Job
Without skipping anything, write out each record below exactly.

Supplied entries

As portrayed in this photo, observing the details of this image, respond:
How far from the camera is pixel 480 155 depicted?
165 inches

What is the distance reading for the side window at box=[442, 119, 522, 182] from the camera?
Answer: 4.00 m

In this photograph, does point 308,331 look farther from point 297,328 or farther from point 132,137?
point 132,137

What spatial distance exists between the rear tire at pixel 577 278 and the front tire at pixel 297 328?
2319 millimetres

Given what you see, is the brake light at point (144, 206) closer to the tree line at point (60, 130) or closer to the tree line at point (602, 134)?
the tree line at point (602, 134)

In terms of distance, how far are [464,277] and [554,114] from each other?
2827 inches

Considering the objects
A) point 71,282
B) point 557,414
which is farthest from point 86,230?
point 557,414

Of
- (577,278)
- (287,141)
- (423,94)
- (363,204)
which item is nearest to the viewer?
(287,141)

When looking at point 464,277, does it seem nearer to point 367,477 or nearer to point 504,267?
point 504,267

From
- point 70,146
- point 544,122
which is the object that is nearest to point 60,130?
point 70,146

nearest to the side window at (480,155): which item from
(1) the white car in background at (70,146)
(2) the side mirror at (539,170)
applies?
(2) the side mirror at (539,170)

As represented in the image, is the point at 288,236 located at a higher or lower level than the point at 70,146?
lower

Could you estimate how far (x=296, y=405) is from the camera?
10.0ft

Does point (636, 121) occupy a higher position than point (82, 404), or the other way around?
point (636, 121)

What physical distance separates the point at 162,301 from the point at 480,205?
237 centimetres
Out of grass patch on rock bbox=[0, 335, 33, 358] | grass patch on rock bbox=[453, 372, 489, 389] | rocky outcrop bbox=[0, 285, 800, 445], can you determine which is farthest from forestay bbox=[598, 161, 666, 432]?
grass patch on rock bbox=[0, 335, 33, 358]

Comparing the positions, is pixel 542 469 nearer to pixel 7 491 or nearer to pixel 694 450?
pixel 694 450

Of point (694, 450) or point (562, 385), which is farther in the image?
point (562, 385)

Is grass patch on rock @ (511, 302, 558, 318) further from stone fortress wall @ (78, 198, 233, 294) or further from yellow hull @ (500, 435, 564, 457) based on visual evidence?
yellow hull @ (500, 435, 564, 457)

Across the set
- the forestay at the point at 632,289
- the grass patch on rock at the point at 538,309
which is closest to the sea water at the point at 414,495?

The solution
As portrayed in this photo, observing the details of this image, respond:
How far from the camera is pixel 480 155 depicted?
165 inches

What is the distance reading for the side window at box=[442, 119, 522, 182] from the camera?
Answer: 4.00 m

In this photograph, does point 308,331 look farther from point 297,328 or farther from point 132,137?
point 132,137

What spatial distance exists between the rear tire at pixel 577 278 and the front tire at pixel 297 328?
2319 millimetres

Given what you see, is the brake light at point (144, 206) closer to the tree line at point (60, 130) or closer to the tree line at point (602, 134)?
the tree line at point (602, 134)

In terms of distance, how far are [464,277] and [554,114] from each other?
2827 inches

Considering the objects
A) point 71,282
B) point 557,414
which is farthest from point 86,230?
point 557,414

Of
- (577,278)
- (287,141)
- (423,94)
- (363,204)
which item is nearest to the viewer?
(287,141)

When looking at point 464,277, does it seem nearer to point 367,477 or nearer to point 504,267?
point 504,267

From
- point 70,146
- point 544,122
which is the object that is nearest to point 60,130?
point 70,146

nearest to the side window at (480,155): which item from
(1) the white car in background at (70,146)
(2) the side mirror at (539,170)
applies?
(2) the side mirror at (539,170)

As represented in the image, is the point at 288,236 located at a higher or lower level than the point at 70,146?
lower

Could you estimate how far (x=296, y=405) is from the camera?
10.0ft

Does point (636, 121) occupy a higher position than point (82, 404), or the other way around?
point (636, 121)

What physical distance separates the point at 162,301 from the point at 480,205?
237 centimetres
Out of grass patch on rock bbox=[0, 335, 33, 358] | grass patch on rock bbox=[453, 372, 489, 389] | rocky outcrop bbox=[0, 285, 800, 445], can you determine which is farthest from forestay bbox=[598, 161, 666, 432]?
grass patch on rock bbox=[0, 335, 33, 358]

Comparing the positions, is pixel 542 469 nearer to pixel 7 491 or nearer to pixel 694 450?
pixel 694 450

Of point (694, 450) or point (562, 385), which is farther in the image?
point (562, 385)

Is grass patch on rock @ (511, 302, 558, 318) further from stone fortress wall @ (78, 198, 233, 294) or further from yellow hull @ (500, 435, 564, 457) based on visual evidence?
yellow hull @ (500, 435, 564, 457)

Across the set
- the forestay at the point at 632,289
- the grass patch on rock at the point at 538,309
which is closest to the sea water at the point at 414,495?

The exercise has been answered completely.